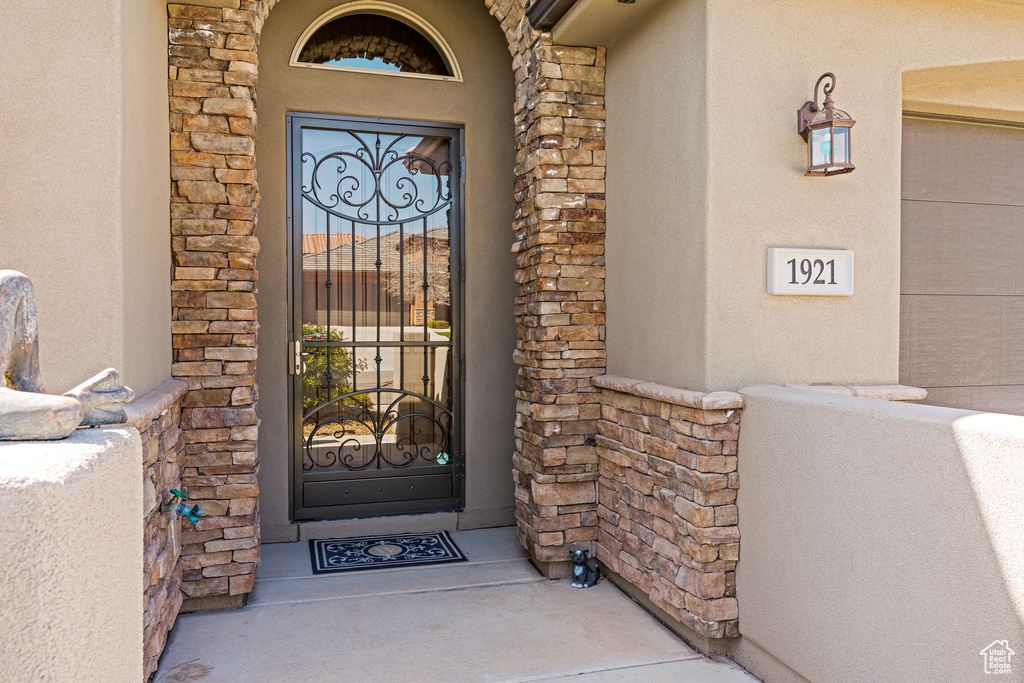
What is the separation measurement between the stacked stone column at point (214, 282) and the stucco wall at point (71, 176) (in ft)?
2.61

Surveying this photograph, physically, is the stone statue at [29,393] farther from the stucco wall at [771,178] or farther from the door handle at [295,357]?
the door handle at [295,357]

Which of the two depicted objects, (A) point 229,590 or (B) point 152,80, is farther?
(A) point 229,590

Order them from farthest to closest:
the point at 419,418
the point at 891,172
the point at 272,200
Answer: the point at 419,418, the point at 272,200, the point at 891,172

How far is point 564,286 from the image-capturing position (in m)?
3.76

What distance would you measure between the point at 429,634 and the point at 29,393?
2324 mm

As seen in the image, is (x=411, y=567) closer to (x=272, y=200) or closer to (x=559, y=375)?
(x=559, y=375)

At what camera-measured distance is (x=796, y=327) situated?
297 cm

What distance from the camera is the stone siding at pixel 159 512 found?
7.91 feet

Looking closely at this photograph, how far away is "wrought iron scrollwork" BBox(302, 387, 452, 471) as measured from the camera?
4281mm

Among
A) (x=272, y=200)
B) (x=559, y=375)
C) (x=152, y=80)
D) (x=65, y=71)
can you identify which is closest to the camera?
(x=65, y=71)

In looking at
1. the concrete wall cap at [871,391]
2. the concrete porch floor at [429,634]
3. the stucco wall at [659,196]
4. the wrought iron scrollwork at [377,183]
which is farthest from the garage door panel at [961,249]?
the wrought iron scrollwork at [377,183]

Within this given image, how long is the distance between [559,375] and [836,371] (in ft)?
4.53

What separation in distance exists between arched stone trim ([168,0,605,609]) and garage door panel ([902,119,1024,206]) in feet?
5.55

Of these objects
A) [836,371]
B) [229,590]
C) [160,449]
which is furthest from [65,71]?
[836,371]
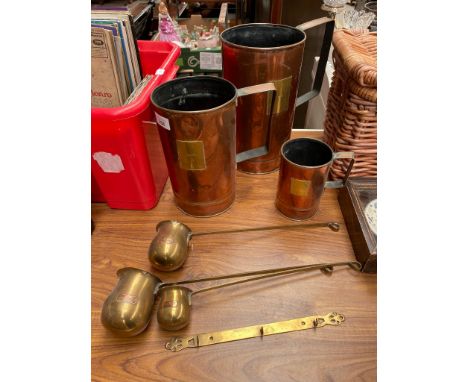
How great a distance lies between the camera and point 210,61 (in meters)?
1.30

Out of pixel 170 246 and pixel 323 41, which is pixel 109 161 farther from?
pixel 323 41

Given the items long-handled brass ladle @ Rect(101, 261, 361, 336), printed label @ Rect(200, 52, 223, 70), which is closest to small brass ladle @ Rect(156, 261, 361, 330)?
long-handled brass ladle @ Rect(101, 261, 361, 336)

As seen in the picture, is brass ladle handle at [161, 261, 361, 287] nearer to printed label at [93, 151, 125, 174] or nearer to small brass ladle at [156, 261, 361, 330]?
small brass ladle at [156, 261, 361, 330]

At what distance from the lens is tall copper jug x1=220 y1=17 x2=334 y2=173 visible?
572mm

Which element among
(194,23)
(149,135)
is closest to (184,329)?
(149,135)

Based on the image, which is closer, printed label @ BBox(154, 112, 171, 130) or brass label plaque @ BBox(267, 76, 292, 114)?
printed label @ BBox(154, 112, 171, 130)

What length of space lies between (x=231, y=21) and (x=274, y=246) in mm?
1341

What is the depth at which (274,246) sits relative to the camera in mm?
588

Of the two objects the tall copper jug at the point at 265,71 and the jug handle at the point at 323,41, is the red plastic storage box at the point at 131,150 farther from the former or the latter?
the jug handle at the point at 323,41

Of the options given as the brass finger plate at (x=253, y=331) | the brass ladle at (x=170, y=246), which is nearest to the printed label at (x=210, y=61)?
the brass ladle at (x=170, y=246)

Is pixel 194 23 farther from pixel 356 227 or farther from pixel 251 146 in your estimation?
pixel 356 227

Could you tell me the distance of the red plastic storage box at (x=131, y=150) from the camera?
1.66ft

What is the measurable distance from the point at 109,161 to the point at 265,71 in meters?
0.32

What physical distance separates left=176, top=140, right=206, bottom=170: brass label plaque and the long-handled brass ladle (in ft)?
0.61
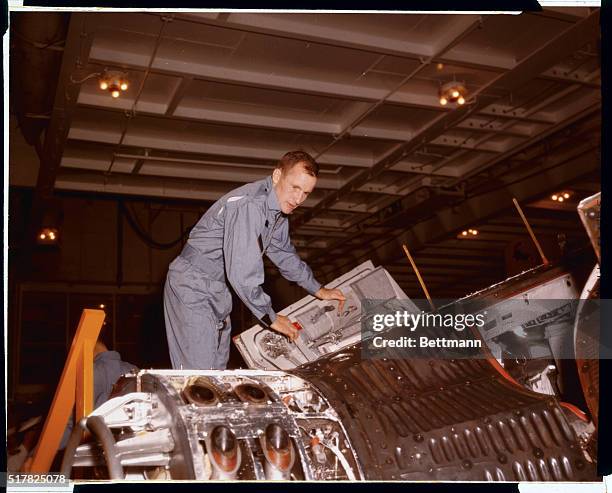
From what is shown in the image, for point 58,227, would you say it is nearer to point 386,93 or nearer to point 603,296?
point 386,93

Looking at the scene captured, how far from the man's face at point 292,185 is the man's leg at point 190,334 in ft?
1.57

Written exercise:
Do not include the images; transcribe the rest of the listing exactly.

Finished exercise:
What is the separation measurement between the stacked stone column at point (214, 282) and the stucco wall at point (71, 176) (in ft)?
2.61

Surveying this photograph, physically, is the stone statue at [29,393] farther from the stucco wall at [771,178] or farther from the door handle at [295,357]?
the door handle at [295,357]

Which of the two depicted objects, (A) point 229,590 or (B) point 152,80, is farther?
(A) point 229,590

Order them from farthest to closest:
the point at 419,418
the point at 891,172
the point at 272,200
Answer: the point at 419,418, the point at 272,200, the point at 891,172

How far is point 564,286 from the image-capturing position (in m)?
3.76

What distance would you measure between the point at 429,634 and the point at 29,393?
2324 mm

As seen in the image, is (x=411, y=567) closer to (x=272, y=200) or closer to (x=559, y=375)?
(x=559, y=375)

At what camera-measured distance is (x=796, y=327) situated?
297 cm

What distance from the camera is the stone siding at pixel 159 512 found?
7.91 feet

Looking closely at this photograph, how far away is "wrought iron scrollwork" BBox(302, 387, 452, 471) as measured from the camera?
4281mm

Among
A) (x=272, y=200)
B) (x=559, y=375)
C) (x=152, y=80)
D) (x=65, y=71)
can you identify which is closest to the camera?
(x=65, y=71)

In looking at
1. the concrete wall cap at [871,391]
2. the concrete porch floor at [429,634]
3. the stucco wall at [659,196]
4. the wrought iron scrollwork at [377,183]
which is farthest from the garage door panel at [961,249]?
the wrought iron scrollwork at [377,183]

Within this given image, how long is the distance between [559,375] and [836,371] (in ft)?
4.53

What separation in distance exists between arched stone trim ([168,0,605,609]) and garage door panel ([902,119,1024,206]) in feet?
5.55

Of these objects
A) [836,371]
B) [229,590]
C) [160,449]
which is furthest from [65,71]?
[836,371]
How great a distance lies between the camera and point 210,61 (in meters)?
1.30

Out of pixel 170 246 and pixel 323 41, which is pixel 109 161 farther from?
pixel 323 41

Given the items long-handled brass ladle @ Rect(101, 261, 361, 336), printed label @ Rect(200, 52, 223, 70), which is closest to small brass ladle @ Rect(156, 261, 361, 330)?
long-handled brass ladle @ Rect(101, 261, 361, 336)

As seen in the picture, is brass ladle handle at [161, 261, 361, 287] nearer to printed label at [93, 151, 125, 174] or nearer to small brass ladle at [156, 261, 361, 330]?
small brass ladle at [156, 261, 361, 330]

At what distance from the lens is tall copper jug x1=220 y1=17 x2=334 y2=173 visible?
572mm

Which element among
(194,23)
(149,135)
is closest to (184,329)?
(149,135)

Based on the image, which is closer, printed label @ BBox(154, 112, 171, 130) or brass label plaque @ BBox(267, 76, 292, 114)?
printed label @ BBox(154, 112, 171, 130)

What length of space lies between (x=231, y=21) and (x=274, y=246) in mm?
1341

What is the depth at which (274,246) sits relative to the camera in mm?
588

Of the two objects the tall copper jug at the point at 265,71 and the jug handle at the point at 323,41, is the red plastic storage box at the point at 131,150 farther from the former or the latter?
the jug handle at the point at 323,41

Of the options given as the brass finger plate at (x=253, y=331) | the brass ladle at (x=170, y=246), which is nearest to the printed label at (x=210, y=61)?
the brass ladle at (x=170, y=246)

Is pixel 194 23 farther from pixel 356 227 or farther from pixel 251 146 in your estimation?
pixel 356 227

Could you tell me the distance of the red plastic storage box at (x=131, y=150) from the camera?
1.66ft

What is the measurable distance from the point at 109,161 to the point at 265,71 in meters?
0.32

What physical distance separates left=176, top=140, right=206, bottom=170: brass label plaque and the long-handled brass ladle (in ft)?
0.61
From what is shown in the image, for point 58,227, would you say it is nearer to point 386,93 or nearer to point 603,296?
point 386,93

Looking at the scene captured, how far from the man's face at point 292,185 is the man's leg at point 190,334 in ft?
1.57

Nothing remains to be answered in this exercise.